Energiewende: Operation am offenen Herzen

Ausgabe 12/2012

Fehlentwicklungen werden nicht angegangen, während bei den Konzernen Investitionsunsicherheit herrscht und für die Verbraucher die Kosten explodieren. Viel Kritik an der Umsetzung der Energiewende gab es beim unternehmensnahen „Innovationsforum Energiewende“ (If.E) der IG BCE. Von Cornelia Girndt

Bundesumweltminister Altmeier zeigte sich verwundert, dass „ich gar nicht auf einem Kongress der IG BCE bin“. In der Tat: Kein IG-BCE-Logo weit und breit. Und viele Industrievertreter da, von denen gerade mal 13 Prozent mit den Maßnahmen rund um die Energiewende zufrieden sind, wie eine Umfrage im Auftrag der IG BCE ergeben hat. Verwundert haben mag den Bundesumweltminister auch, dass beim ersten Kongress des „Innovationsforums Energiewende“ kein einziger Vertreter aus der Branche der erneuerbaren Energien zu sichten war. Was den CDU-Bundesumweltminister anscheinend zur Klarstellung animierte, „wer die Energiewende entschieden hat: diejenigen, die die Fotovoltaik auf die Dächer geschraubt und Windräder installiert haben“ – mithin eine breite Bürgerinitiative.
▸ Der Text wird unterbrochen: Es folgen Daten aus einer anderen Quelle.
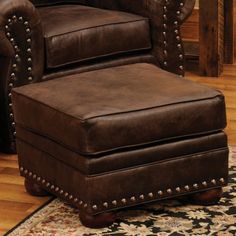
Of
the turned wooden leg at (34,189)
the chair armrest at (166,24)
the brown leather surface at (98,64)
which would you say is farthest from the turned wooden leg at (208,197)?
the chair armrest at (166,24)

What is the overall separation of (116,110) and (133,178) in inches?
9.1

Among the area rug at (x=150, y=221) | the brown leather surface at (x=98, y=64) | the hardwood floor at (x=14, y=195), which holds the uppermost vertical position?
the brown leather surface at (x=98, y=64)

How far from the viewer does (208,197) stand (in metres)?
2.95

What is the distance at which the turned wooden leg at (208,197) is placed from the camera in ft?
9.68

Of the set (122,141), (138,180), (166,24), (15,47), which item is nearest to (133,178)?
(138,180)

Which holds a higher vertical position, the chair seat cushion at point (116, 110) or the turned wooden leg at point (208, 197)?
the chair seat cushion at point (116, 110)

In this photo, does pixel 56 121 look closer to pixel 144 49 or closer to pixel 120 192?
pixel 120 192

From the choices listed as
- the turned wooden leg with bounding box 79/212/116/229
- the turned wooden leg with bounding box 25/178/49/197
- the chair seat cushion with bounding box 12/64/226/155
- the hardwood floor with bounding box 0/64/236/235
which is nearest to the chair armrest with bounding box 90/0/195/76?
the hardwood floor with bounding box 0/64/236/235

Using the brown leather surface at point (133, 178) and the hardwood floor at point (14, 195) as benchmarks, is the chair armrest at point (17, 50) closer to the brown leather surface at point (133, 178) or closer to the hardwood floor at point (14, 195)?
the hardwood floor at point (14, 195)

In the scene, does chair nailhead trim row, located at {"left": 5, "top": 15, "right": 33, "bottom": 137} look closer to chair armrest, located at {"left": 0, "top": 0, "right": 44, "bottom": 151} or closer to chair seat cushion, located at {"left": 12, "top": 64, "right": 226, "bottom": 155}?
chair armrest, located at {"left": 0, "top": 0, "right": 44, "bottom": 151}

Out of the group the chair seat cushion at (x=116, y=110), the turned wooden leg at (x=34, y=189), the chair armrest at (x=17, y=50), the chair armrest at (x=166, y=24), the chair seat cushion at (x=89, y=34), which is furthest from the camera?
the chair armrest at (x=166, y=24)

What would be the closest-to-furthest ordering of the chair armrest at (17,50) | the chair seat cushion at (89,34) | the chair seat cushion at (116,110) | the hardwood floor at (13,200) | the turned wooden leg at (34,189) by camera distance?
the chair seat cushion at (116,110) → the hardwood floor at (13,200) → the turned wooden leg at (34,189) → the chair armrest at (17,50) → the chair seat cushion at (89,34)

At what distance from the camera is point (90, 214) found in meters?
2.75

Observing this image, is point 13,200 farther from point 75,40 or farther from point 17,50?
point 75,40
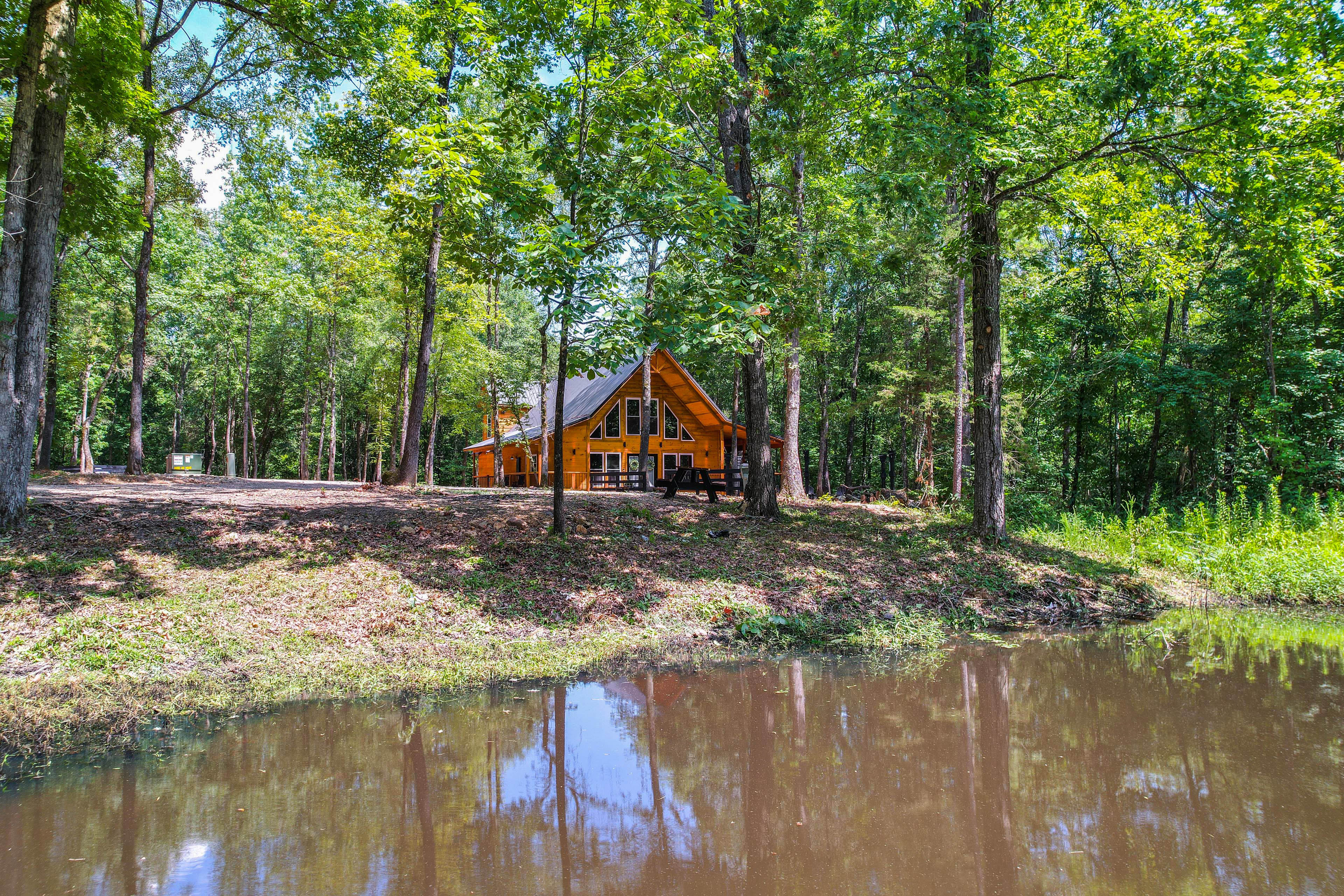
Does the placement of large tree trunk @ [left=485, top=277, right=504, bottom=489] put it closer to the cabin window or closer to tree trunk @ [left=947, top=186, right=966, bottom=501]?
the cabin window

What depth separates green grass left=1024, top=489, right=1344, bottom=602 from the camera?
421 inches

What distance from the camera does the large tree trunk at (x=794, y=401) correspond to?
15367mm

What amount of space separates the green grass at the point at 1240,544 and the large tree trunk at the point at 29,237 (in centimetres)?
1530

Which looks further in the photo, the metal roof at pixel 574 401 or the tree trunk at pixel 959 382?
the metal roof at pixel 574 401

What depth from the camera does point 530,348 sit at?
26938 millimetres

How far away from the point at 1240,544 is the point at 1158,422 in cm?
513

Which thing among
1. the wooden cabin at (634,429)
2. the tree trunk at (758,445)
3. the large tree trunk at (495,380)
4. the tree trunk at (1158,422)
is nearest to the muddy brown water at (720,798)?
the tree trunk at (758,445)

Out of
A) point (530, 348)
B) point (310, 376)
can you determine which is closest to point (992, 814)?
point (530, 348)

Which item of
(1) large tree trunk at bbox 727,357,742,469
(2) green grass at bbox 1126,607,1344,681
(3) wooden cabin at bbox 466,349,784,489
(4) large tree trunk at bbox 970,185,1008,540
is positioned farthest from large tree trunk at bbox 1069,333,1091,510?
(3) wooden cabin at bbox 466,349,784,489

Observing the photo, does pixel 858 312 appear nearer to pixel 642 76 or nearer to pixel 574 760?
pixel 642 76

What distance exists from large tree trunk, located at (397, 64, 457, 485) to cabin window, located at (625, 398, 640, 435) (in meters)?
14.4

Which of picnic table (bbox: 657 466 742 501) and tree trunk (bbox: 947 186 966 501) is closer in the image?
picnic table (bbox: 657 466 742 501)

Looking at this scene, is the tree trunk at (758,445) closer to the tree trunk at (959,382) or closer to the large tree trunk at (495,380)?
the tree trunk at (959,382)

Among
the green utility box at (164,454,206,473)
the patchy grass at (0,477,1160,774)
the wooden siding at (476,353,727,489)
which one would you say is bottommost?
the patchy grass at (0,477,1160,774)
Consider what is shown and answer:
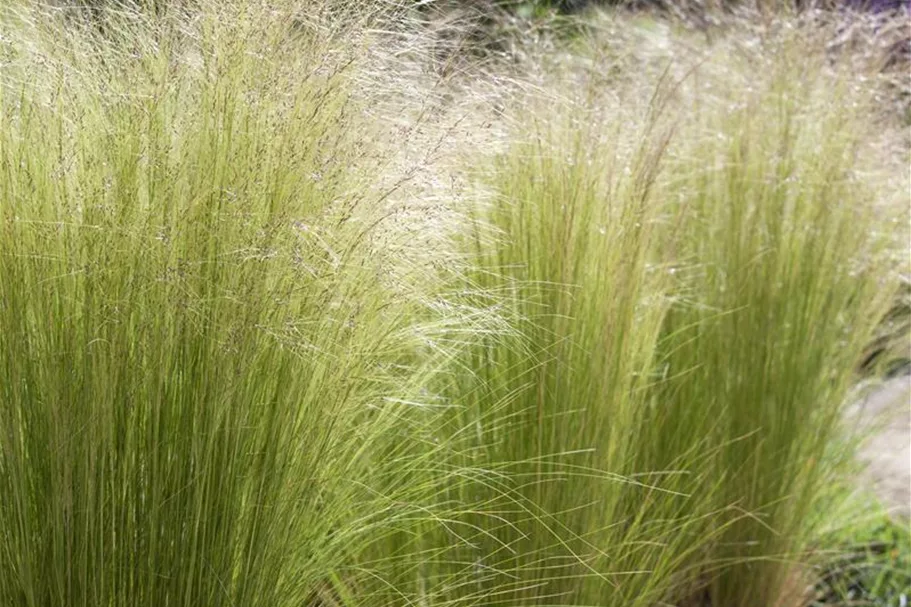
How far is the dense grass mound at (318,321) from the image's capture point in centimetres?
203

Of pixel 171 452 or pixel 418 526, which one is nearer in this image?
pixel 171 452

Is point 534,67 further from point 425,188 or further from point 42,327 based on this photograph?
point 42,327

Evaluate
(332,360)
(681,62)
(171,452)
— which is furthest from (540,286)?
(681,62)

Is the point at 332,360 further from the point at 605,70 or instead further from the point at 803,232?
the point at 803,232

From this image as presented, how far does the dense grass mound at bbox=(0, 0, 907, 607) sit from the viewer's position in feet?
6.65

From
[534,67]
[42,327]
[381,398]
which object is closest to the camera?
[42,327]

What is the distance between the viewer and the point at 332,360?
2.12 m

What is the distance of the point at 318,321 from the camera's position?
2.08 m

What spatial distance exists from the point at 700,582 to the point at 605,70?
4.73 feet

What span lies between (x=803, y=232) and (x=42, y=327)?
2.44 meters

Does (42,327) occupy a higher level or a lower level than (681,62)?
lower

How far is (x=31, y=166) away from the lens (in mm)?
2100

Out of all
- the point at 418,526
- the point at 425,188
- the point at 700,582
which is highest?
the point at 425,188

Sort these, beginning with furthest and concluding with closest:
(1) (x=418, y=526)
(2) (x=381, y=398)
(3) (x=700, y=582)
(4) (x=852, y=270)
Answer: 1. (4) (x=852, y=270)
2. (3) (x=700, y=582)
3. (1) (x=418, y=526)
4. (2) (x=381, y=398)
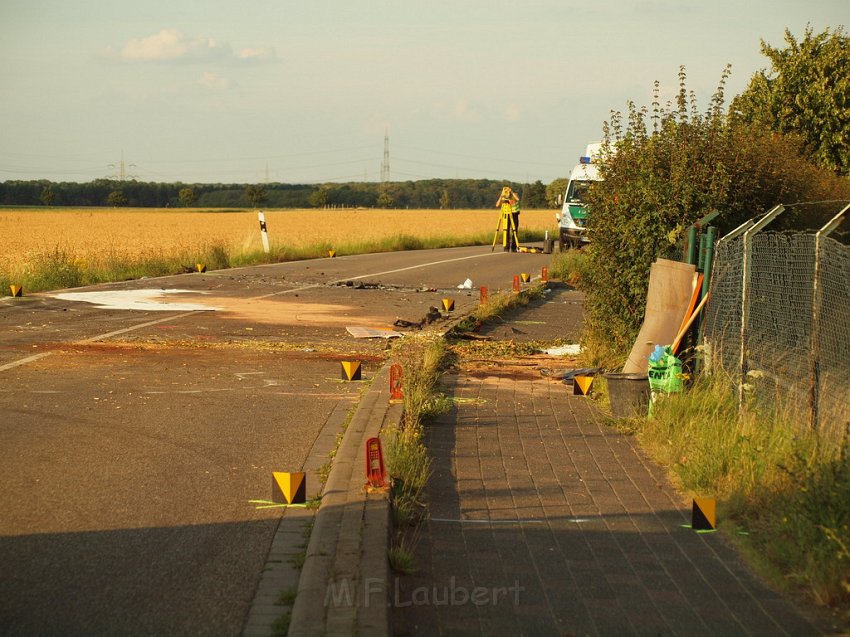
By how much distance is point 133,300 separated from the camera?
18688 mm

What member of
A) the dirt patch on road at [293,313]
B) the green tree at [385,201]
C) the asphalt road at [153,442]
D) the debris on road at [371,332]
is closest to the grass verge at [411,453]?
the asphalt road at [153,442]

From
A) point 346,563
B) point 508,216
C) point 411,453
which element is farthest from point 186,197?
point 346,563

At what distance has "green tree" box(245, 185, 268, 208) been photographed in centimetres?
14462

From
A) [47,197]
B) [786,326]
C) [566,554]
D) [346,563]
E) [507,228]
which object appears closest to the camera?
[346,563]

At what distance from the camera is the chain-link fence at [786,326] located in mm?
6898

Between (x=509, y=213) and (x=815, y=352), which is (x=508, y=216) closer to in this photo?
(x=509, y=213)

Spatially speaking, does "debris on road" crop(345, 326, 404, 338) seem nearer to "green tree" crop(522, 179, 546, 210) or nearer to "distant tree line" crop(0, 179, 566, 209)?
"green tree" crop(522, 179, 546, 210)

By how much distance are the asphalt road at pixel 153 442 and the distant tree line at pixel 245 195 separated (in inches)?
4954

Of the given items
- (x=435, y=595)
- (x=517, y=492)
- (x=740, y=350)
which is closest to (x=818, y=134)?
(x=740, y=350)

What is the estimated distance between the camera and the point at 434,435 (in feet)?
28.0

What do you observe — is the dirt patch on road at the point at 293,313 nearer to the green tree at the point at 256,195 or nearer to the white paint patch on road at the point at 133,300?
the white paint patch on road at the point at 133,300

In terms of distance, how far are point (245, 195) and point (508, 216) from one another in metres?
121

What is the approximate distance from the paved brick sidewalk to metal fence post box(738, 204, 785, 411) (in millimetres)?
996

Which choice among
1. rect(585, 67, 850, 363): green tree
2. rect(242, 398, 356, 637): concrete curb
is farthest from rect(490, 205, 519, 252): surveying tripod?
rect(242, 398, 356, 637): concrete curb
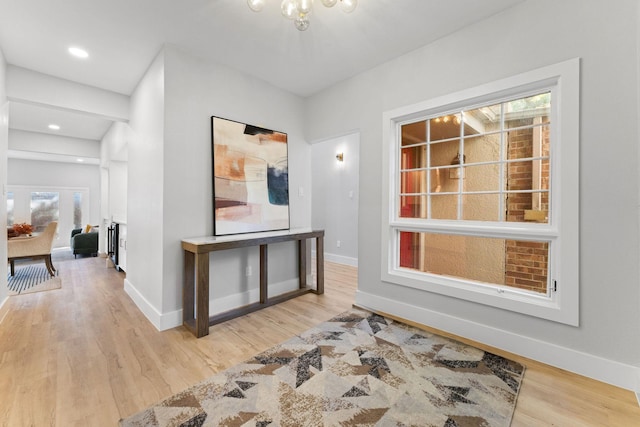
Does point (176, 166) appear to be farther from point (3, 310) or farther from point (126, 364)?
point (3, 310)

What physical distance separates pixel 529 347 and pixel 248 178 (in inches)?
115

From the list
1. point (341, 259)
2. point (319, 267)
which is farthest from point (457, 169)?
point (341, 259)

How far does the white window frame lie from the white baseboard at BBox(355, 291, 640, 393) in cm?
21

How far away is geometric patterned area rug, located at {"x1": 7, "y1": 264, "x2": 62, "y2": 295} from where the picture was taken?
3.63 m

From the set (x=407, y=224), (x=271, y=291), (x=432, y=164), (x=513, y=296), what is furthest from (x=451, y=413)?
(x=271, y=291)

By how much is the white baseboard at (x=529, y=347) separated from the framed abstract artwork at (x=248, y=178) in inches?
66.3

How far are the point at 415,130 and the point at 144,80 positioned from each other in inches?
118

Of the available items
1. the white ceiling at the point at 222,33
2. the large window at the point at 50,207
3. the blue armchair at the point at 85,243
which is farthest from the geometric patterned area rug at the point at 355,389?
the large window at the point at 50,207

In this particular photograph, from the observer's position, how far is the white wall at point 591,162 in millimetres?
1677

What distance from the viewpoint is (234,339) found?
2354 millimetres

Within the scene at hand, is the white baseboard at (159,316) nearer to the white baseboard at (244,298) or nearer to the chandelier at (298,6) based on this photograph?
the white baseboard at (244,298)

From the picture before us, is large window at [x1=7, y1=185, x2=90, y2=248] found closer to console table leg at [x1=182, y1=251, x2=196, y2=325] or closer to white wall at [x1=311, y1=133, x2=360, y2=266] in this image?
white wall at [x1=311, y1=133, x2=360, y2=266]

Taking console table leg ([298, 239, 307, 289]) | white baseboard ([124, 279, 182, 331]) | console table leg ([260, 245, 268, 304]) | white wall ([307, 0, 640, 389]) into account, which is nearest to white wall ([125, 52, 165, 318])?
white baseboard ([124, 279, 182, 331])

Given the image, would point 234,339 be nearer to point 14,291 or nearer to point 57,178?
point 14,291
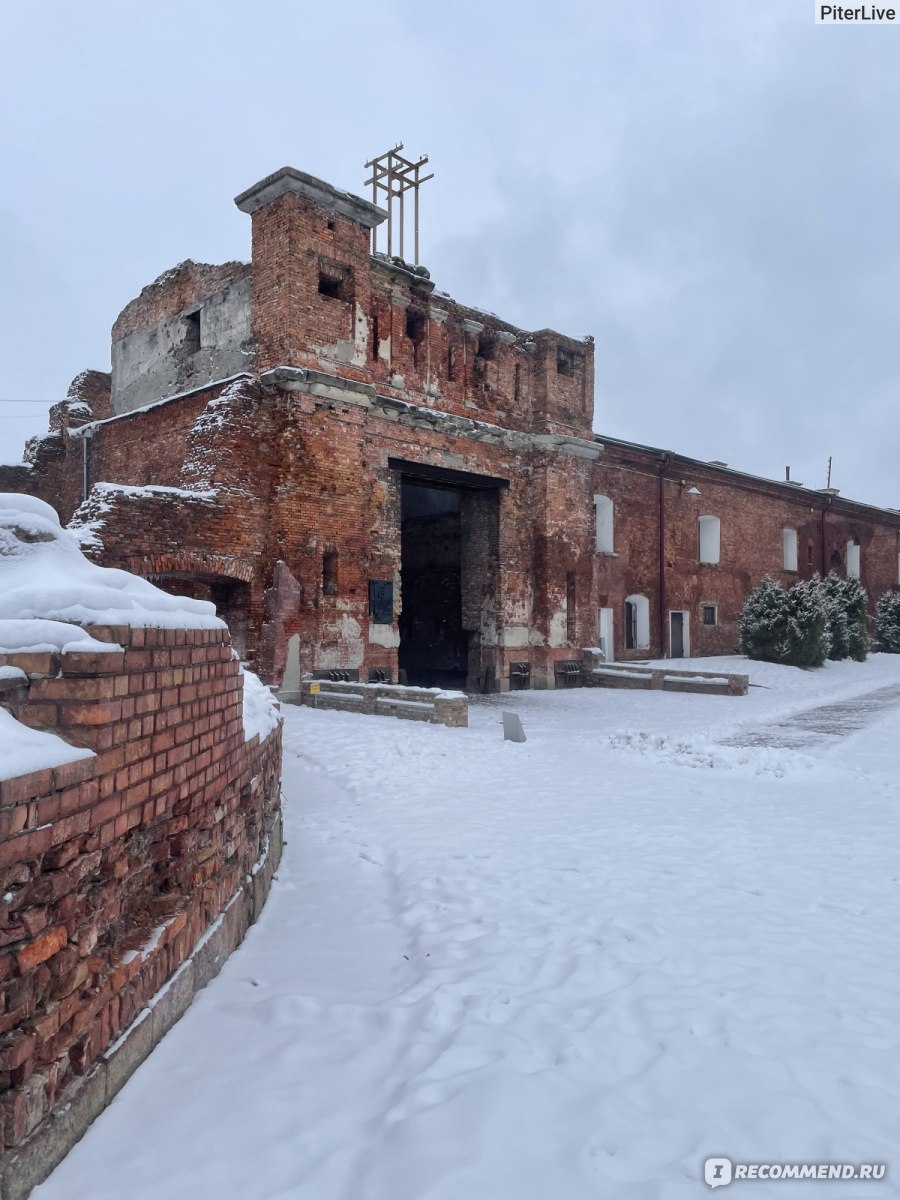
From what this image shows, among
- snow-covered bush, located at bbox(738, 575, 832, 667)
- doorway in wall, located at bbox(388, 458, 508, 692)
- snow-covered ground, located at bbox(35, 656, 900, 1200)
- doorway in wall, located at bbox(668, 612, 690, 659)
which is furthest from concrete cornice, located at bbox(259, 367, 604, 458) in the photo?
snow-covered ground, located at bbox(35, 656, 900, 1200)

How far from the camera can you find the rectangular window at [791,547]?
32.4 meters

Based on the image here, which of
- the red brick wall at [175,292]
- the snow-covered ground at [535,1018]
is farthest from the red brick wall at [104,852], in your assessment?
the red brick wall at [175,292]

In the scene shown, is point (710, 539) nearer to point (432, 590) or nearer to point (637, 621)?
point (637, 621)

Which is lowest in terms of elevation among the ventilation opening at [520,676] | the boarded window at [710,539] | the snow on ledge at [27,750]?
the ventilation opening at [520,676]

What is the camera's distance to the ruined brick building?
47.4 feet

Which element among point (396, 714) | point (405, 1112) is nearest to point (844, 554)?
point (396, 714)

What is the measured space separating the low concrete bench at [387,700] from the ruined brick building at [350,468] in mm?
733

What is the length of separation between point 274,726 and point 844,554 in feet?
117

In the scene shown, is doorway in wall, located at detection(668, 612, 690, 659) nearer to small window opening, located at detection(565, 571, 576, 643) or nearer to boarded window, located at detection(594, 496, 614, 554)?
boarded window, located at detection(594, 496, 614, 554)

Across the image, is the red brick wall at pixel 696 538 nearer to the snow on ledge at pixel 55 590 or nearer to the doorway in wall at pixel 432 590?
the doorway in wall at pixel 432 590

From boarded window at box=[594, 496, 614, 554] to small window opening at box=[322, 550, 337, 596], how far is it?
1111 centimetres

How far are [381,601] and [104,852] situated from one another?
1378 cm

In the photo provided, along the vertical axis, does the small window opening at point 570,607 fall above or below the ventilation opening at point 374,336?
below

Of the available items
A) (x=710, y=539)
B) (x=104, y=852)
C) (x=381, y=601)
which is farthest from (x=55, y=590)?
(x=710, y=539)
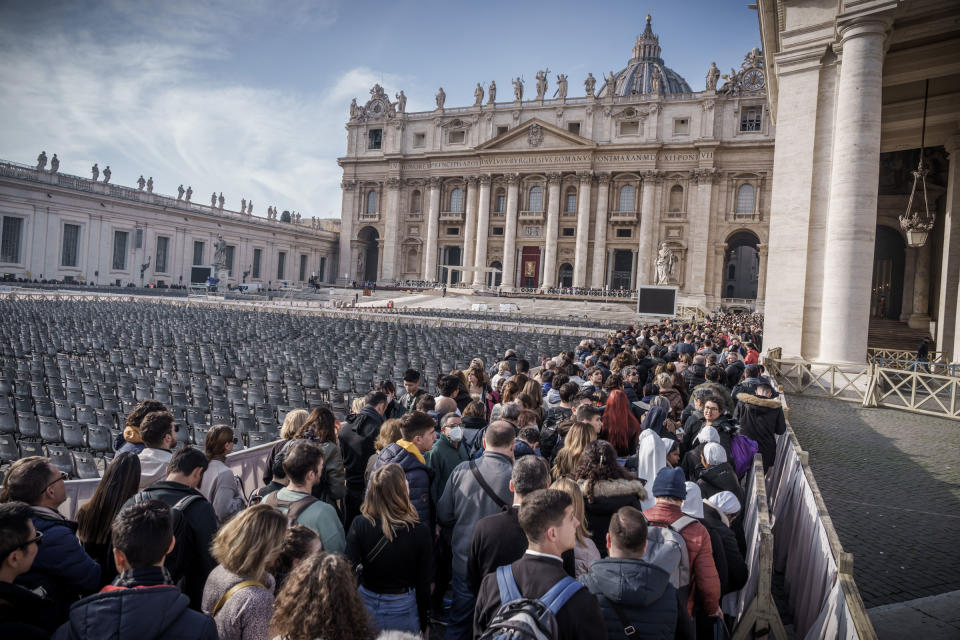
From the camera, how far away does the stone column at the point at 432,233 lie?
195ft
Auch IG-BCE-Chef Vassiliadis erkennt an, „dass die erneuerbaren Energien heute bereits mit einem 25-Prozent-Anteil einen größeren Beitrag zur Stromversorgung leisten als die verbliebenen Kernkraftwerke“, kritisiert aber das „beispiellos teure Ausbautempo“.

Das Problem, das mittlerweile kaum einer mehr abstreitet und hier in Berlin viel diskutiert wurde: Der Erfolg der Erneuerbaren verteuert die Stromkosten, weil der Staat mit dem EEG einen festen Abnahmepreis garantiert – als Differenz zum Börsenpreis, der derzeit sinkt. Womit die EEG-Umlage steigt, wofür die Verbraucher wiedereinmal zur Kasse gebeten werden. Sie wird mittlerweile von vielen, auch unabhängigen Experten geäußert – die Kritik an ziellosen Subventionen für Wind und Solar, die Überschüsse produzieren und zu „Spannungsschwankungen im Netz führen, die der Industrie zu schaffen machen“, so Deutsche-Energie-Agentur-Chef Kohler im „Spiegel“.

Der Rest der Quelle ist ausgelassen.